В сердитом всаднике угадали боярина Антона Веневитинова. Он был поставлен государем блюсти леса. Глядеть, чтоб, грешным делом, не воровали, не жгли.
Такое озорство частенько случалось, глядеть приходилось зорко. Но вот – недоглядел.
– Эх, верно, и дураки ж вы, ребята! – сказал дьячок Ларька. – Что бы и вам так-то на Могильском… Ну да бог даст, мы еще свое возьмем, погодка стоит сухая…
– Ты это, Ларивон, чего надумал? – строго спросил Афанасий.
Дьячок засмеялся, не ответил, отошел.
– Дядя Афоня, – шепнул Васятка, – я намедни слыхал, он Пантелею хвастал, будто затеял воронежские корабли пожечь… От них, говорит, вся наша горе-злосчастие…
– Экой дуролом! – нахмурился Афанасий. – Корабли ему виноваты!
И вот уже до Воронежа недалеко. Чертовицкую верфь миновали, Белую Гору, где ночью какие-то, видно, недобрые люди пересвистывались.
Акатов монастырь показался из-за леса. Завиднелся город, засверкал церковными маковками.
Пантелей с кобелем, Ларивон и Родька в сено зарылись.
Вот в верфь. На стапелях стояли корабли. Вечерело.
В Успенской церкви благовестили к вечерне. И в немецкой кирхе – тоже звонили. Басовитый успенский и жиденький немецкий колокола как бы вели перебранку.
Кричала стража: откуда и куда плоты?
Старик Кирша отвечал.
Вдруг возле адмиралтейства от берега отделился баркас и шибко пошел к плотам. В лодке был офицер и с ним еще какой-то, похожий на дьяка, в длинном засаленном архалуке, с пером за ухом и с бумагой в руке. Солдаты сидели на веслах.
Баркас поравнялся с плотами, пошел рядом. Офицер зорко оглядел плотогонов.
– Эй, старшой! – крикнул он.
Кирша вышел, снял шапку.
– Велика ль твоя артель? – спросил офицер.
– Пятеро, батюшка, – ответил Кирша, – малолеток вон шестой, он у нас за кашевара.
Офицер опять оглядел плотогонов, пересчитал: верно, пятеро, шестой – малолеток.
– Под Рамонью-селом не встречался ль бродячий человек? – заглянув в бумагу, спросил дьячок. – Рост малый, волос русый, рожа рябая, Родькой звать.
– Такого, батюшка, не видывали, – сказал Кирша.
– А я что говорил? – сердито поглядел офицер на дьяка. – Нешто ж он, Родька, ума лишился – в Воронеж бежать? Айда, ребята! – махнул он солдатам.
Вот так, бог дал, хоть со страхом, но и Воронеж миновали. Скрылись огни воронежские, тавровские замаячили вдали.
Верст с пять проплыв за Чижовку, стали на прикол.
Развел костер Васятка, подвесил котел на треноге, принялся кашеварить.
А ночь выдалась темная, ни звездочки.
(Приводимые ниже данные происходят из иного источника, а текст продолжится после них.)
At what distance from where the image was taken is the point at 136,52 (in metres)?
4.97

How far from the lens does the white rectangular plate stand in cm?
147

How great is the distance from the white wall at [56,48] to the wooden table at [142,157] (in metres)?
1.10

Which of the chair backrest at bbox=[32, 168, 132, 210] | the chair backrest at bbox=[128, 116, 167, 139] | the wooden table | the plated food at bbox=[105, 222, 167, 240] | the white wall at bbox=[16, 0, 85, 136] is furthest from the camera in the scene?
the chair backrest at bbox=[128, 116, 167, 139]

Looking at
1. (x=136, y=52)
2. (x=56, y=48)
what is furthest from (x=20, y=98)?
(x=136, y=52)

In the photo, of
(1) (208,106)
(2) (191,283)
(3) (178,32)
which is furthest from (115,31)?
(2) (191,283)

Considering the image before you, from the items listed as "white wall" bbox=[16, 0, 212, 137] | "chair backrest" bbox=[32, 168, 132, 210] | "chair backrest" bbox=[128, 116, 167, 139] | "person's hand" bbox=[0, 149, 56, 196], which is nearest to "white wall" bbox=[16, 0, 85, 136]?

Тучи нависли – хоть глаз коли. В лесу – ветер, шум. Сычи, совы взыгрались, кричат. Волчата жалобно брешут в логу. Таково́ страшно.
Поспело варево, сели ужинать. Хвать – а дьячка нету.
– Утек-таки! – усмехнулся Иванок.
Ужинали в молчании, скучно. Каждого дума обняла, все смутились.
Далече маячут огоньки тавровские, вот завтра приплывут туда – а там что?